Miniroboter lässt sich gezielt durch Blutbahn steuern

Im Kinofilm schrumpft ein U-Boot samt Besatzung auf Miniaturgröße und fährt dann zum Reparatureinsatz durch den menschlichen Körper. In der Wirklichkeit ist es kanadischen Forschern jetzt erstmals gelungen, eine winzige Metallperle ebenso gezielt durch das Adersystem eines lebenden Körpers zu steuern -- mithilfe von Magnetfeldern.

Montreal (Kanada) - Sie veränderten einen typischen Klinik-Scanner für die Kernspintomographie so, dass er in Bruchteilen von Sekunden zwischen Schauen und Schieben umschaltete: Der bildgebende Modus zeigte den aktuellen Ort der Perle innerhalb der Adern, der Antriebsmodus erzeugte Magnetfelder, die sie in die gewünschte Richtung voranschob. In Zukunft könnten Miniroboter auf diese Weise Blutgerinnsel vor Ort auflösen oder Medikamente zielgenau in Tumoren transportieren.

Es funktioniert, kleine Objekte lassen sich ohne Verbindung nach außen durch einen lebenden Körper steuern, schreibt das Team um Sylvain Martel im Fachblatt "Applied Physics Letters". Die Nanorobotiker der École Polytechnique de Montréal lenkten ihren Prototyp durch den Körper eines Schweins. Die ferromagnetische Perle maß 1,5 Millimeter im Durchmesser, wog 13,6 Milligramm und erreichte eine Geschwindigkeit von mehr als 11 Zentimetern pro Sekunde. Die Steuerung erfolgte über einen umgebauten herkömmlichen Kernspin- oder Magnetresonztomographen. Durch gezieltes Ansteuern der drei Elektromagneten, die senkrecht zueinander stehen, erzeugten die Forscher gezielt Magnetfelder im dreidimensionalen Raum, die die Metallperle in eine gewünschte Richtung trieben.

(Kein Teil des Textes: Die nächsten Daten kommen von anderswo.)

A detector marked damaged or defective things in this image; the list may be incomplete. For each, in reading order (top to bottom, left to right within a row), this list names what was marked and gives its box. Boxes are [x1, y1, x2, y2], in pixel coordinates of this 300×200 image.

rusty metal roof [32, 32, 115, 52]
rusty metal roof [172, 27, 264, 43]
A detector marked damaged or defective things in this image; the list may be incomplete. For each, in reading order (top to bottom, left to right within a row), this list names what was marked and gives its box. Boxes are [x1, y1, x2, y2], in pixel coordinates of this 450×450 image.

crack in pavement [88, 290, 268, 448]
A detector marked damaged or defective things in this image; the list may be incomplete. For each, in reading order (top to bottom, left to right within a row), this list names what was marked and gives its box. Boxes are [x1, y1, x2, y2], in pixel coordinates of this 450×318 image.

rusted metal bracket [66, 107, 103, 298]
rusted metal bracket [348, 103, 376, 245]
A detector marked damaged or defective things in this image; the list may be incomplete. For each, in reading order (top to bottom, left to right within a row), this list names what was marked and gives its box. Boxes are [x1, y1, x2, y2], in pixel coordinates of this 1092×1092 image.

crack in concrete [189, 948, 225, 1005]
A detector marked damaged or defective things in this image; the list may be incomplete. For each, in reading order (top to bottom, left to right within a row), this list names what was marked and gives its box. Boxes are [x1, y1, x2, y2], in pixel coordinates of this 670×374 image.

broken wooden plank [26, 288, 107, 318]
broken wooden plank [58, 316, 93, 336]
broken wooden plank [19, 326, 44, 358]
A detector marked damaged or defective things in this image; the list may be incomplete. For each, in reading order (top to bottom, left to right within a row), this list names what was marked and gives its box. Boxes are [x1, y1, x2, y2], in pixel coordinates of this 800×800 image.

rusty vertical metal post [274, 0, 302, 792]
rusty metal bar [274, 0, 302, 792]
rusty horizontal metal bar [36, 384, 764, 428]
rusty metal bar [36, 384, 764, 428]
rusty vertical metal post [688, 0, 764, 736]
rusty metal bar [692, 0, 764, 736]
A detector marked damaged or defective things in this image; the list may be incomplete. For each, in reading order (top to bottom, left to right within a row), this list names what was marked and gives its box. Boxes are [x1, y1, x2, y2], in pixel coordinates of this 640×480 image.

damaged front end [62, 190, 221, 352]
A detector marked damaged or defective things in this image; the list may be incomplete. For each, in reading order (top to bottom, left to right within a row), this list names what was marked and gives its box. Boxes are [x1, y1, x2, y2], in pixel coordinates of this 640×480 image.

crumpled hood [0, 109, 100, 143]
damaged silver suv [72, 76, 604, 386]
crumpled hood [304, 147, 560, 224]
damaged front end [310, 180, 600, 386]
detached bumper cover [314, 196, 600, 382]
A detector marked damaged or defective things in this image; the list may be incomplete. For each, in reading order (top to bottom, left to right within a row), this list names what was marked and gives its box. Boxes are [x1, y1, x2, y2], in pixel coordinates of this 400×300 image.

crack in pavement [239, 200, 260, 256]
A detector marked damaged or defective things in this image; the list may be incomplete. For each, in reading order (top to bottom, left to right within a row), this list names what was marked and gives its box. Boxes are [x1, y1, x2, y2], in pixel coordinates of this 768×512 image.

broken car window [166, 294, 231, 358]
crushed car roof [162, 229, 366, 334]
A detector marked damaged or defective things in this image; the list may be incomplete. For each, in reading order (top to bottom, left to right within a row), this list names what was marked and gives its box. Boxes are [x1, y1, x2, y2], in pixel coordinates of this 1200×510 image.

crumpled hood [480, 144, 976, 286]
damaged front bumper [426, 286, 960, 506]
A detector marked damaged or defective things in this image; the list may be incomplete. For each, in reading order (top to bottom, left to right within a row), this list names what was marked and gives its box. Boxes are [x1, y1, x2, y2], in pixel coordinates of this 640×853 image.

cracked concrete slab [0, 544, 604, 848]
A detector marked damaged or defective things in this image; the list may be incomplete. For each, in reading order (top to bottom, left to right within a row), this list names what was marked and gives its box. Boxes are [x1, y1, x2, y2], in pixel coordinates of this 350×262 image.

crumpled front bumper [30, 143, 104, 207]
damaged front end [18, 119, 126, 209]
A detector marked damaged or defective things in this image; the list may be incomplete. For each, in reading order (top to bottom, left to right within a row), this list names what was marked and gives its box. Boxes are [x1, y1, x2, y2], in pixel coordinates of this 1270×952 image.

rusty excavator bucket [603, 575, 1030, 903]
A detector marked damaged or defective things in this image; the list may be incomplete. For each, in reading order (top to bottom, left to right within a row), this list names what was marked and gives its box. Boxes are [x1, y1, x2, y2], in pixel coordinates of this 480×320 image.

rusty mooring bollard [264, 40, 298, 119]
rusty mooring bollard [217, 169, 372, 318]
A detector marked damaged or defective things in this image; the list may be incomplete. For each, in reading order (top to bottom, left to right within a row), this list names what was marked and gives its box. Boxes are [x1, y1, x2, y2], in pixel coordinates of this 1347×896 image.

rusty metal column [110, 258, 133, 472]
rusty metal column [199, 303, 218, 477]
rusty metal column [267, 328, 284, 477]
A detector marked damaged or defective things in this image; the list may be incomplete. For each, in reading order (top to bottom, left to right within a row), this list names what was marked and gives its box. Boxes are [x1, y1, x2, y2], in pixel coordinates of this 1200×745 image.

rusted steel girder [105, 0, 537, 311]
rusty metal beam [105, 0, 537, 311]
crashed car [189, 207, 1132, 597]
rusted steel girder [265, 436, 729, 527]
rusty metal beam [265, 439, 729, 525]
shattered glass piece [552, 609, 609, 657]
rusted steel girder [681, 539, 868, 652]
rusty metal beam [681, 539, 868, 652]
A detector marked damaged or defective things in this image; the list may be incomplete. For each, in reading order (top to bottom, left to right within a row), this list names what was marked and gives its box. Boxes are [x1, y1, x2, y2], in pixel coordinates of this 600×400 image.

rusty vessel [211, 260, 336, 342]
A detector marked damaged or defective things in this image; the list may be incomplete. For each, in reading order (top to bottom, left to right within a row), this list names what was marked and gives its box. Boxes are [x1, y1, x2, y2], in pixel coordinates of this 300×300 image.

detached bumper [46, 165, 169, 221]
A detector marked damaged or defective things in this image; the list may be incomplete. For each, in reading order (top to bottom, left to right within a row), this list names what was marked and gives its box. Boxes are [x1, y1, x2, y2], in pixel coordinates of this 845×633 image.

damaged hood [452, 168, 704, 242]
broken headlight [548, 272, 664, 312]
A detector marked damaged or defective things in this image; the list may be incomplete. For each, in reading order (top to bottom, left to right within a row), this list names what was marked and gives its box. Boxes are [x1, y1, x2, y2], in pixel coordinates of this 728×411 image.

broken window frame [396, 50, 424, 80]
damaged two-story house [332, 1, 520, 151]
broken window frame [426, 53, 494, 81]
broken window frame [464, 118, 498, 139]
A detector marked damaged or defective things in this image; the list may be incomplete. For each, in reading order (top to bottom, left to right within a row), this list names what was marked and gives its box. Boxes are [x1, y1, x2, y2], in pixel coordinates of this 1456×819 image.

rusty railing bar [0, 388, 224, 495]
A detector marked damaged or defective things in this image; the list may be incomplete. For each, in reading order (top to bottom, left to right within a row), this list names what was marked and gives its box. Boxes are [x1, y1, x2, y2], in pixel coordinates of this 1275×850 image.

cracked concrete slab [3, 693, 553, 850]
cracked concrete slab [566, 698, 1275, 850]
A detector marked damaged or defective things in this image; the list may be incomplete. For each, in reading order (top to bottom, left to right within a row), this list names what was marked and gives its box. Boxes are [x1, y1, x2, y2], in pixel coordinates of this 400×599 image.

Um gleichzeitig zu sehen, wo die Perle sich befand, musste der Tomograph in seinen Standardmodus umgeschaltet werden, der die Lage und Dichte von Gewebe, Blutbahnen und anderer Objekte im Körper anzeigte. Die Forscher entwickelten einen Algorithmus, der im 20 Millisekunden-Rhythmus umschaltete, während ein angeschlossener Computer das jeweilige Bild aufzeichnete und binnen kürzester Zeit die nötigen Magnetfelder errechnete, um die Perle weiter zu steuern. Das gelang mit einer Genauigkeit von knapp einem halben Millimeter, berichtet das Team, und zwar relativ leicht in Adern, die doppelt so breit waren wie die Perle. Für engere Blutgefäße müsste das Objekt noch schrumpfen, und zusätzliche Antriebsmagneten würden nötig. Die Forscher arbeiten bereits daran.

Bislang ist gezieltes Vordringen in den Körper nur über die minimal-invasive Chirurgie möglich, die an langen flexiblen Stangen Kameras und chirurgische Instrumente in den Körper bringt. Reines Beobachten ist auch mit einer Kapselkamera möglich, die vom Patienten geschluckt wird und beim Weg durch das Verdauungssystem etwa Schäden am Darm dokumentieren kann. Diese Kapsel rutscht allerdings ungesteuert, wenn auch an einer Lenkung über eine Schraube oder Krabbelbeine geforscht wird. Im Nanometermaßstab sind winzige Zellen oder Moleküle in der Erforschung, die ebenfalls Medikamente transportieren könnten -- mit Eisengehalt lassen sie sich ebenfalls magnetisch lenken, oder sollen auf biologischem Wege ihr wahrscheinlichstes Ziel finden.